The first 200 lines.
Merci, chérie.
Me voilà.
Je suis Jeff Goldblum.
Je suis acteur.
Je joue un peu de jazz.
Curieux de nature, c'est sûr.
Je suis toujours à la recherche de l'inattendu.
Je crois que parfois quand on explore l'ordinaire…
on peut découvrir l'extraordinaire.
LES BASKETS
Les baskets.
Les merveilleuses baskets.
Je me tiens devant ce qui, pour un œil non entraîné,
ressemble à un mur de chaussures colorées.
La valeur des chaussures sur ce mur
est d'un million de dollars.
Les baskets sont devenues une industrie
de plusieurs milliards de dollars en trente ans.
Dans toutes les couleurs…
Populaires partout, du terrain de basket à la salle de réunion.

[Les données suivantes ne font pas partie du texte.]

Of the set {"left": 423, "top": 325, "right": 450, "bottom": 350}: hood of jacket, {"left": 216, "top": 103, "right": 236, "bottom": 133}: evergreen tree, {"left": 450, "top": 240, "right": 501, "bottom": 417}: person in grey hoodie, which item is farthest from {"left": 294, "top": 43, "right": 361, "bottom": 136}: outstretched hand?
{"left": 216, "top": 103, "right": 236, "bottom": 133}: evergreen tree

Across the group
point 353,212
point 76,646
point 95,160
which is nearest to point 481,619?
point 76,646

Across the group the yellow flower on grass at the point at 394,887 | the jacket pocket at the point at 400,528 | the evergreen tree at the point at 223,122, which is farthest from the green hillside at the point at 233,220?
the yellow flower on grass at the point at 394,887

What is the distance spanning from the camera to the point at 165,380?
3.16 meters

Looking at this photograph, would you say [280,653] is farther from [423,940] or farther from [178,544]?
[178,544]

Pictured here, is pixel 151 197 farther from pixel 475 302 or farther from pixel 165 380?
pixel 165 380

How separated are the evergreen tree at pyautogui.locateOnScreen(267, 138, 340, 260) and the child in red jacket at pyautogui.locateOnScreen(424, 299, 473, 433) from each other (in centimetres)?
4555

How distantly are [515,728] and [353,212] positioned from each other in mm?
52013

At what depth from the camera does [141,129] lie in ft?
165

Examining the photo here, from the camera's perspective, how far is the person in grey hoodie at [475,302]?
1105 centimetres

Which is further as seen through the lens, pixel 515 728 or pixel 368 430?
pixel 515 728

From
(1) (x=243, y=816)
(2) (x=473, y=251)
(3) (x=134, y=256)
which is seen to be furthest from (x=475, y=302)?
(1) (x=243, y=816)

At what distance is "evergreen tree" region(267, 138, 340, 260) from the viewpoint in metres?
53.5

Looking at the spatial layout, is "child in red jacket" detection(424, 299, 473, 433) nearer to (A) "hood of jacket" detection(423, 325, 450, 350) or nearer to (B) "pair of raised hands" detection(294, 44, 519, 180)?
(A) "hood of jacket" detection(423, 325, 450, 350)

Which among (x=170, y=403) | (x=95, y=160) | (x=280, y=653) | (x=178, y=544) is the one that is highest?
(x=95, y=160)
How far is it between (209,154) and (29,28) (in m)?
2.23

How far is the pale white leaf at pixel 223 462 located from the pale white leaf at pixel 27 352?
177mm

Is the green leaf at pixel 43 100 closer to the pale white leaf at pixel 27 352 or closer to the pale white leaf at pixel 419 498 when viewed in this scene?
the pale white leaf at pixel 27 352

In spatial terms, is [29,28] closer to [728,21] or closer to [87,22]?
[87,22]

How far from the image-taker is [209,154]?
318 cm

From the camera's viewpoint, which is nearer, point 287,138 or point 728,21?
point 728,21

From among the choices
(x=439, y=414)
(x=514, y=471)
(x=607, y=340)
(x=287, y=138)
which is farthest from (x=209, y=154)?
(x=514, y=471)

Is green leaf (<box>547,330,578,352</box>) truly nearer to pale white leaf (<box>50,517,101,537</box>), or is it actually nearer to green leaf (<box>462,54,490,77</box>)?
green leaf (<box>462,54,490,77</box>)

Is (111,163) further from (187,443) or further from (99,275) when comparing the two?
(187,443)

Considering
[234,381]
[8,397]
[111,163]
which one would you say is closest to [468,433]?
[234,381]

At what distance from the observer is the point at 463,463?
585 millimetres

C'est une illusion de l'esprit.
Même si vous n'êtes ni danseur ni athlète, vous vous en sentirez un.
Au début, les baskets n'étaient que des protections
pour nos petons.
Aujourd'hui, elles se sont transformées en quelque chose de plus…
curieux.
LE MONDE SELON JEFF GOLDBLUM
Regardez ça. Une photo de moi… enfant.
À cette époque, je ne portais qu'un seul type de soulier.
Bonjour, les enfants.
Les voilà, les Keds.
Chantons la chanson des Keds.
Ils étaient noir et blanc. Coûtaient cinq dollars.
DES CHAUSSURES AVEC DU PEP
Je les portais à mes premiers cours de danse.
Plusieurs décennies plus tard,
et, pour moi, de nombreux films plus tard…
ces chaussures…
sont devenues tout autre chose.
Sneaker Con.
Regardez. Vous voyez dans le fond les files d'attente ?
Des milliers de personnes qui veulent des baskets.
Souhaitez-moi bonne chance. Je vais en avoir besoin.
C'est le palais des congrès d'Huntington,
et Ellen Burstyn, accompagnée d'une congrégation internationale,
a débarqué dans cet endroit
pour rendre grâce au dieu Baskets.
LE PLUS GRAND SALON DE BASKETS
- Quel âge as-tu ? Treize. - Treize ans.
Combien tes plus chères baskets ?
Mille huit cents.
Attendez. C'est une blague.
Ces chaussures valent…
- Douze à quinze. - …mille dollars ?
Pièces de collection.
Attendez.
Voyez ce que les gens sont prêts à dépenser.
Je sais qui contacter
dans cette contrée criarde, mais fascinante.
Un certain Jaysse Lopez
qui, parmi les adorateurs de baskets, est une légende vivante.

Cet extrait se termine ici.